- [Extract]:
0

I search for game "Mass Effect 2"

http://localhost:8085/solr/select/?defType=edismax&qf=title&q=Mass+Effect+2&mm=1

Besides of "Mass Effect 2" and "The Showdown Effect" it finds things like "Borderlands 2", "Prototype 2" and other games having "2" in their name. So I want to exclude documents which matched only by "2".

title field is defined as:

<field name="title" type="text" indexed="true" stored="true" multiValued="false" />
Ivan Virabyan
  • 1,666
  • 2
  • 19
  • 25

2 Answers2

1

It's not an exact answer, but an easy one that could be ok for your case. You can use the minimum should match parameter and the edismax query parser, so if there's a number in your query you can increase the number and use 2 for example.

http://wiki.apache.org/solr/DisMaxQParserPlugin#mm_.28Minimum_.27Should.27_Match.29

Taking in account that rather than excluding only-numbers, the use case can be told as "use an argument just for boosting", you can rewrite the query and use a nested one for the score. as writen in: http://searchhub.org/2009/03/31/nested-queries-in-solr your query could be writen

 text:Mass Effect OR query:"{!dismax mm=2 }Mass effect 2"

- [Input]:
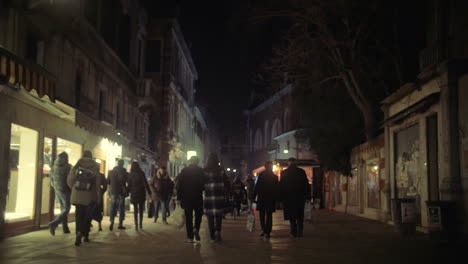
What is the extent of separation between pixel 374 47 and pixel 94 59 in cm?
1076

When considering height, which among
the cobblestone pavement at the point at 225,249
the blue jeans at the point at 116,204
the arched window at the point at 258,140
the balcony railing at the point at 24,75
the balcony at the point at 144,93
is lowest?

* * *

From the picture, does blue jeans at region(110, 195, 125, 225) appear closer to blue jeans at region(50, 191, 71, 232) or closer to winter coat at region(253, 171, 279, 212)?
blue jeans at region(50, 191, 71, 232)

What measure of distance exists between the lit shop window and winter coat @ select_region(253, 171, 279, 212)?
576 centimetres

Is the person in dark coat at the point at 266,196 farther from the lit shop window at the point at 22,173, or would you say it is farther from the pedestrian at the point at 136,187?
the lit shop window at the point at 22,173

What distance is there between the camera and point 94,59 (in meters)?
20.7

- [Given task 1]: Extract the Solr forum thread word for word, from start to finish.
- [Given task 2]: Pull out every line of the records that contains the string "jeans", matching its case.

- [Full response 1]:
0

I search for game "Mass Effect 2"

http://localhost:8085/solr/select/?defType=edismax&qf=title&q=Mass+Effect+2&mm=1

Besides of "Mass Effect 2" and "The Showdown Effect" it finds things like "Borderlands 2", "Prototype 2" and other games having "2" in their name. So I want to exclude documents which matched only by "2".

title field is defined as:

<field name="title" type="text" indexed="true" stored="true" multiValued="false" />
Ivan Virabyan
  • 1,666
  • 2
  • 19
  • 25

2 Answers2

1

It's not an exact answer, but an easy one that could be ok for your case. You can use the minimum should match parameter and the edismax query parser, so if there's a number in your query you can increase the number and use 2 for example.

http://wiki.apache.org/solr/DisMaxQParserPlugin#mm_.28Minimum_.27Should.27_Match.29

Taking in account that rather than excluding only-numbers, the use case can be told as "use an argument just for boosting", you can rewrite the query and use a nested one for the score. as writen in: http://searchhub.org/2009/03/31/nested-queries-in-solr your query could be writen

 text:Mass Effect OR query:"{!dismax mm=2 }Mass effect 2"

- [Full response 2]:
the blue jeans at the point at 116,204
From the picture, does blue jeans at region(110, 195, 125, 225) appear closer to blue jeans at region(50, 191, 71, 232) or closer to winter coat at region(253, 171, 279, 212)?
blue jeans at region(50, 191, 71, 232)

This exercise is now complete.